» The problem
Rewrite the data below as a JSON list of strings, one string per line and no blank lines, starting at the line with "How far apart" and running through the last line of the data, both ends included.

» Material shown

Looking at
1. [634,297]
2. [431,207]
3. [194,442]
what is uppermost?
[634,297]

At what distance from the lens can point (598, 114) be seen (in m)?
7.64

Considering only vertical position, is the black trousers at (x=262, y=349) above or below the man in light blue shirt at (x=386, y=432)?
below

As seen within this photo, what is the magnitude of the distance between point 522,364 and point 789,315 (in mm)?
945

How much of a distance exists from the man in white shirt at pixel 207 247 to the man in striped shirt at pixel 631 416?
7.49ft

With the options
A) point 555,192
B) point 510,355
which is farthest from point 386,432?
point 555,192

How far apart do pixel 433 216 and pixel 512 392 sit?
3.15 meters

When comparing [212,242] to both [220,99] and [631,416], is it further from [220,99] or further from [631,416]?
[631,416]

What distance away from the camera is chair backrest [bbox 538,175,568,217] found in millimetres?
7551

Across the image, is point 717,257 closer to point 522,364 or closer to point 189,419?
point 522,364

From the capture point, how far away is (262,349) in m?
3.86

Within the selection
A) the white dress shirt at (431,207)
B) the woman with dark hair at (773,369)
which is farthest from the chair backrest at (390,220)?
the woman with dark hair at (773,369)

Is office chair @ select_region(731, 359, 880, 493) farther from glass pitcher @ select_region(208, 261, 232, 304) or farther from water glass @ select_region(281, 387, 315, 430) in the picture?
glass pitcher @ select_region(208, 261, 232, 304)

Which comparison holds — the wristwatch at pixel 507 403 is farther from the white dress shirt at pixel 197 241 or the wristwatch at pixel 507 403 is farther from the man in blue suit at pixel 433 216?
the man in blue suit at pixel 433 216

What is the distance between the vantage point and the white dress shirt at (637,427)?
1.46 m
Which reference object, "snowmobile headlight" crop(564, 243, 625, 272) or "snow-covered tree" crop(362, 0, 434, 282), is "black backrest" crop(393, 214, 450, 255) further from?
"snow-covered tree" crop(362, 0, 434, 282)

» Task answer
[
  "How far apart do pixel 433 216 and pixel 512 392 sit?",
  "3.15 meters",
  "When comparing [212,242] to both [220,99] and [631,416], is it further from [220,99] or further from [631,416]?",
  "[631,416]",
  "What distance away from the camera is chair backrest [bbox 538,175,568,217] found in millimetres?",
  "7551",
  "Across the image, is point 717,257 closer to point 522,364 or closer to point 189,419?",
  "point 522,364",
  "From the capture point, how far away is (262,349) in m?",
  "3.86",
  "Within the selection",
  "A) the white dress shirt at (431,207)",
  "B) the woman with dark hair at (773,369)",
  "which is farthest from the chair backrest at (390,220)?",
  "the woman with dark hair at (773,369)",
  "Is office chair @ select_region(731, 359, 880, 493) farther from glass pitcher @ select_region(208, 261, 232, 304) or farther from water glass @ select_region(281, 387, 315, 430) in the picture?",
  "glass pitcher @ select_region(208, 261, 232, 304)",
  "Which comparison holds — the wristwatch at pixel 507 403 is farther from the white dress shirt at pixel 197 241 or the wristwatch at pixel 507 403 is farther from the man in blue suit at pixel 433 216?",
  "the man in blue suit at pixel 433 216",
  "What is the distance between the vantage point and the white dress shirt at (637,427)?",
  "1.46 m",
  "Which reference object, \"snowmobile headlight\" crop(564, 243, 625, 272) or \"snow-covered tree\" crop(362, 0, 434, 282), is \"black backrest\" crop(393, 214, 450, 255) further from?",
  "\"snow-covered tree\" crop(362, 0, 434, 282)"
]